She said so on her MySpace, so it's gotta be true.
What's wrong?
Long week. Sore muscles. Bad back. Hangover. Mini-keg. Crazy ex-wife. Unavailable love-interest. Dead celebrity families. Republicans.
Pussy.
After me and my boyfriend broke up I had to resist the temptation to send a mass text to my booty calls saying "thank you for your patience. it will be rewarded."
just peed on my shirt somehow, im calling it a day
Just because I don't want to be her booty call doesn't mean I wanna stop getting tit pics. I'm a sucker for double D's
You were all "think outside the box, inside the bag!" as you filled your camelback with beer.
I don't care that you had sex on my bed. I care that you used my lollipop condom. I was saving that for a special occasion
It was a special occasion. Your best friend had crazy awesome sex on your bed. Thank you
He sat down, pointed at my Converse and said "I have the same shoes." I thought "I'm going to have sex with you by the end of the night."

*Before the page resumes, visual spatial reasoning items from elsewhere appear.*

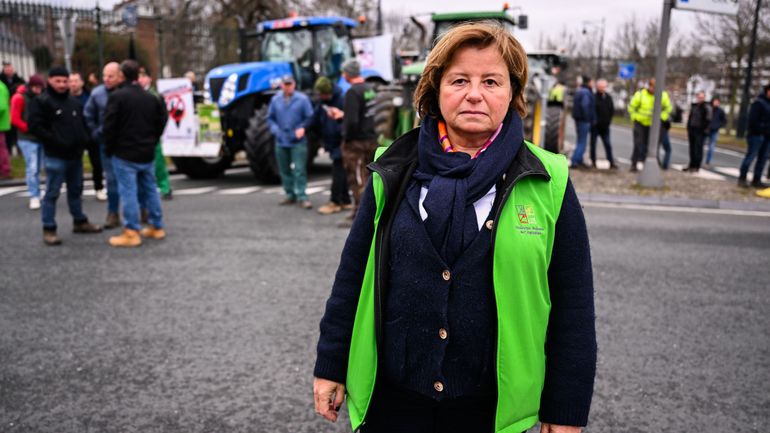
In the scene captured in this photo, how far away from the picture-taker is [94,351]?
4230 millimetres

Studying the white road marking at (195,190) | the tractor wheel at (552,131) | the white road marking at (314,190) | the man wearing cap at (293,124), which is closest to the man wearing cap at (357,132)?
the man wearing cap at (293,124)

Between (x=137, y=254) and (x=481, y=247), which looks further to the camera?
(x=137, y=254)

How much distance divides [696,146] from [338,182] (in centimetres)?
890

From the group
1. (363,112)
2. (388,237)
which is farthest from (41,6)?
(388,237)

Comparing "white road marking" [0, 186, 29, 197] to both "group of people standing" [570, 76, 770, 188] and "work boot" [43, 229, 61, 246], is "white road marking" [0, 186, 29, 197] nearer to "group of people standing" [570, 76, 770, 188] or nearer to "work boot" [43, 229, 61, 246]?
"work boot" [43, 229, 61, 246]

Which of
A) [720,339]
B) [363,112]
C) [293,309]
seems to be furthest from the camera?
A: [363,112]

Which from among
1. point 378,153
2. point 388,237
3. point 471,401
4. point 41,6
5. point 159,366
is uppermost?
point 41,6

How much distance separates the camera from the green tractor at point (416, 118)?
1124 centimetres

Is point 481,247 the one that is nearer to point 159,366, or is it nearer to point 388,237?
point 388,237

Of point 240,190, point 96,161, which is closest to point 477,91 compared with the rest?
point 96,161

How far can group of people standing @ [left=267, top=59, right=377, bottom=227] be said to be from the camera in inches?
330

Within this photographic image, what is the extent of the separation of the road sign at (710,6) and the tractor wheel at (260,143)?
6854 millimetres

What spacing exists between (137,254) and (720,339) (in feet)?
17.5

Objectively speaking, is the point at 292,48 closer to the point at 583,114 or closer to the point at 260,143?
the point at 260,143
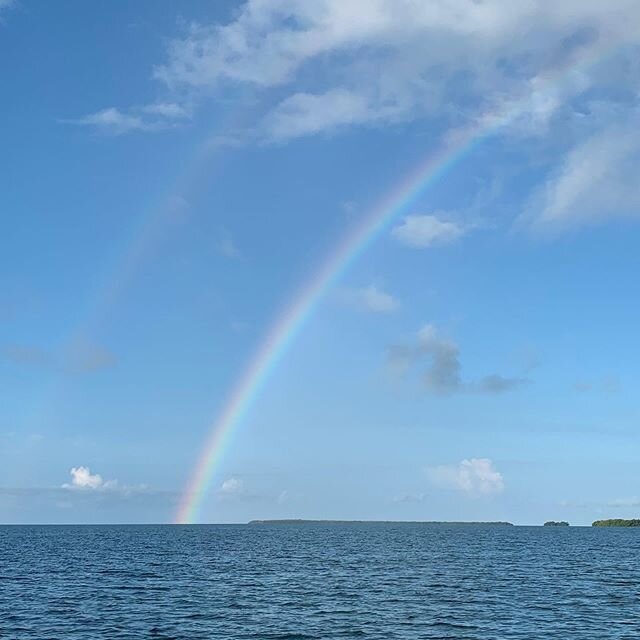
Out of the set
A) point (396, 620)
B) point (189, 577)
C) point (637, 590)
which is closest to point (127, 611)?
point (396, 620)

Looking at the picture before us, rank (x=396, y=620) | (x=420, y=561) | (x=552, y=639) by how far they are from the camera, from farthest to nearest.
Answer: (x=420, y=561) < (x=396, y=620) < (x=552, y=639)

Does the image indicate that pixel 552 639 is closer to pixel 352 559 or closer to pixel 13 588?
pixel 13 588

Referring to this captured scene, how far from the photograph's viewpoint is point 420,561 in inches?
4126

Hey I didn't mean to be all lemme get with your ex husband.
My mom just walked in and saw a picture of his penis. She then asked me "Do you even have a cervix left?!" I don't know what to feel anymore HA
Yeah well that's a good thing right? Like mothers approval? Kinda like a Fathers blessing but. . . better?
I'm covered in glow paint and I can't find my shirt. So, successful night
I have an interview tomorrow and listed you as a reference. If they call you, please don't tell them about the time I smuggled a Chalupa out of Taco Bell in my underwear.
Pretty sure when I woke up the next morning we were still fucking. It just didn't stop.
Well at least I will forever be known as the girl he ate out on the lifeguard stand while people walked by. On the first date.